Financial instruments
Financial liabilities and equity instruments are classified according to the substance of the contractual arrangements entered into. An equity instrument is any contract that evidences a residual interest in the assets of the entity after deducting all of its financial liabilities.
4. Employee numbers
The average number of persons employed by the company during the year amounted to 1 (2016: 1 ).
5. Intangible assets
£
Cost
At 1 January 2017 and 31 December 2017
238,732
------------
Amortisation
At 1 January 2017
153,732
Charge for the year
85,000
------------
At 31 December 2017
238,732
------------
Carrying amount
At 31 December 2017
------------
At 31 December 2016
85,000
------------
6. Tangible assets
£
Cost
At 1 January 2017
2,513,108
Additions
679,477
--------------
At 31 December 2017
3,192,585
--------------
Depreciation
At 1 January 2017
705,808
Charge for the year
236,676
Other movements
( 1)
--------------
At 31 December 2017
942,483
--------------
Carrying amount
At 31 December 2017
2,250,102
--------------
At 31 December 2016
1,807,300
--------------
7. Creditors: amounts falling due after more than one year
Included in bank loans and overdraft is two mortgages totalling £104,508 (2016: £135,620), which are secured against the two of the freehold properties, which the company owns.
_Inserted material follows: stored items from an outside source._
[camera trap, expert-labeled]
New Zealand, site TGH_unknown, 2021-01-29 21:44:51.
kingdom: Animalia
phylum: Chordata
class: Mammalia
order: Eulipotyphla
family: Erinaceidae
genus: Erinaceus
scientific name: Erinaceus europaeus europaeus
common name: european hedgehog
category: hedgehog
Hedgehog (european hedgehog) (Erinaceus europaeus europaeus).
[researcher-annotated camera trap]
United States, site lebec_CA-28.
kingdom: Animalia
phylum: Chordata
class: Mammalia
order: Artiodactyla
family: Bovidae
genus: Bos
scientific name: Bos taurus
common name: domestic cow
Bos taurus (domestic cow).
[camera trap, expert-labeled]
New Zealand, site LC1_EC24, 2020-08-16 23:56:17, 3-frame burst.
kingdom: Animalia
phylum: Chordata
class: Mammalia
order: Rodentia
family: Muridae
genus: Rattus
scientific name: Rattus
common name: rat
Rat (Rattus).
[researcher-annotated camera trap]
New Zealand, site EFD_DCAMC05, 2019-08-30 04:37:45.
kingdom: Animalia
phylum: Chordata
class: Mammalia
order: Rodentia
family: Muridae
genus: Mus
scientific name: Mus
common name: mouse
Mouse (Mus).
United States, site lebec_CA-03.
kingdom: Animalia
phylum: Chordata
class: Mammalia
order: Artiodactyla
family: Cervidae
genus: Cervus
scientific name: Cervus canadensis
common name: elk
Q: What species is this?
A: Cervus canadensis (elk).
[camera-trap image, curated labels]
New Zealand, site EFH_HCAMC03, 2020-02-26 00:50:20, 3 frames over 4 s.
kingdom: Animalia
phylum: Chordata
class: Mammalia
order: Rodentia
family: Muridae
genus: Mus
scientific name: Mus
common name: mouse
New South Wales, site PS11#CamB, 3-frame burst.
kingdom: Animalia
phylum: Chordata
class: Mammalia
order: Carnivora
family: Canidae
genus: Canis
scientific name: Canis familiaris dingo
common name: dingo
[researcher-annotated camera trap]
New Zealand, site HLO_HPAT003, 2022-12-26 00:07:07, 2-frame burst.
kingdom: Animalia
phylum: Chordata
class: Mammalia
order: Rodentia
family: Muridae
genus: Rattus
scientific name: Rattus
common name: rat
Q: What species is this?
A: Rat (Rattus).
8. Directors' advances, credits and guarantees
Amounts owed to the directors at the balance sheet date are included in creditors. The amount owed to R Hann, at the balance sheet date, totalled £142,100. (2016: £1,100). The amount owed to V Hann , at the balance sheet date, totalled £1,903. (2016: £1,901). The amount owed to M Yarde, at the balance sheet date, totalled £51,000. (2016: £3,999).
9. Related party transactions
During the year, the company was not under control by any specific individual. There was no related party transactions during the year that require disclosure.